- Task prompt
Could you render every line of the data below as a JSON list of strings, one string per line, with blank lines omitted and the pictures left out?

- Extracted data
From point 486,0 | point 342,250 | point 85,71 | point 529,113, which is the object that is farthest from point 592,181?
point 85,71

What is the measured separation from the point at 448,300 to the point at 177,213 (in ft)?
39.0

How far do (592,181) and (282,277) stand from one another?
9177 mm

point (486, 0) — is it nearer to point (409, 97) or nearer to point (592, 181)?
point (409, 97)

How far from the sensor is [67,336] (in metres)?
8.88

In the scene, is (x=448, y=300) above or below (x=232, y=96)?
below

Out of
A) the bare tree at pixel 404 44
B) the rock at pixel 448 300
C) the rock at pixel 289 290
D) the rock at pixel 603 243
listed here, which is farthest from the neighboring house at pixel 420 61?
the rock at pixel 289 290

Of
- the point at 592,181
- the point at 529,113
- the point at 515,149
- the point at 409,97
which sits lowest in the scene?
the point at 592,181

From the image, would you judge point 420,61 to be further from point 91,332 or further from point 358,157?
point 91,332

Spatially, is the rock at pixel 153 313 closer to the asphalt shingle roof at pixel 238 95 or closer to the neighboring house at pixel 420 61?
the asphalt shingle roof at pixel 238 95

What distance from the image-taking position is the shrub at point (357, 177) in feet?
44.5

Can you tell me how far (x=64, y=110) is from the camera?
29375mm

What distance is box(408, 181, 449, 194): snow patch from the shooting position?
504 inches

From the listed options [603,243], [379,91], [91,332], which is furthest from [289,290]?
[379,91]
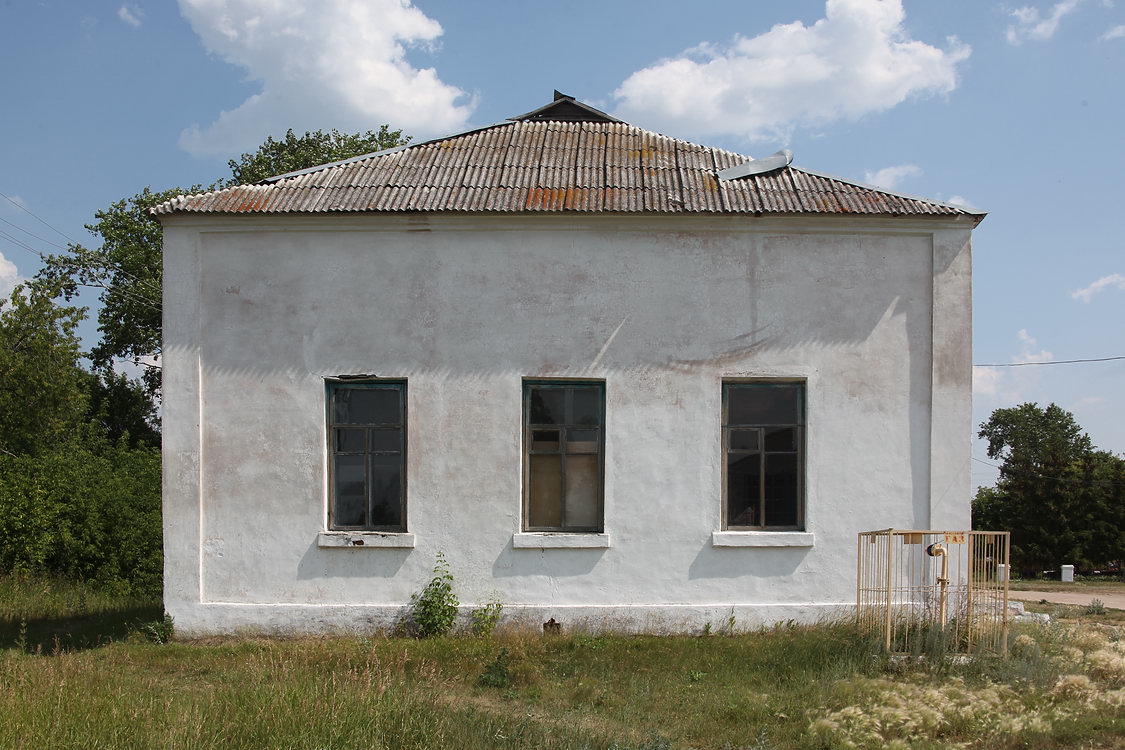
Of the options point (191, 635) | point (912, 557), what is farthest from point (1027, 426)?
point (191, 635)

- Answer to the problem
[
  "From point 486,0 | point 342,250 | point 85,71 | point 529,113, which is the object that is farthest from point 592,181?",
  "point 85,71",
  "What is the measured separation from the point at 448,300 to the point at 177,213 (in ft)?",
  "39.0",
  "How far do (592,181) and (282,277) stand from one another?",
  "9177 mm",
  "point (486, 0) — is it nearer to point (409, 97) or nearer to point (592, 181)?",
  "point (409, 97)",
  "How far from the sensor is [67,336] (in metres)?",
  "8.88",
  "In the scene, is (x=448, y=300) above or below (x=232, y=96)?",
  "below",
  "Out of",
  "A) the bare tree at pixel 404 44",
  "B) the rock at pixel 448 300",
  "C) the rock at pixel 289 290",
  "D) the rock at pixel 603 243",
  "listed here, which is farthest from the neighboring house at pixel 420 61?",
  "the rock at pixel 289 290",
  "Of",
  "- the point at 592,181",
  "- the point at 529,113",
  "- the point at 515,149",
  "- the point at 409,97",
  "which sits lowest in the scene?",
  "the point at 592,181",
  "From the image, would you judge point 420,61 to be further from point 91,332 or further from point 358,157?",
  "point 91,332",
  "Spatially, is the rock at pixel 153 313 closer to the asphalt shingle roof at pixel 238 95 or closer to the neighboring house at pixel 420 61?",
  "the asphalt shingle roof at pixel 238 95",
  "What distance from the image-taking position is the shrub at point (357, 177) in feet?",
  "44.5",
  "Can you tell me how far (x=64, y=110) is from the camera?",
  "29375mm",
  "What distance is box(408, 181, 449, 194): snow patch from the shooting position?",
  "504 inches",
  "From the listed options [603,243], [379,91], [91,332], which is furthest from [289,290]?",
  "[379,91]",
  "Of the options point (191, 635) | point (912, 557), what is farthest from point (1027, 426)?",
  "point (191, 635)"
]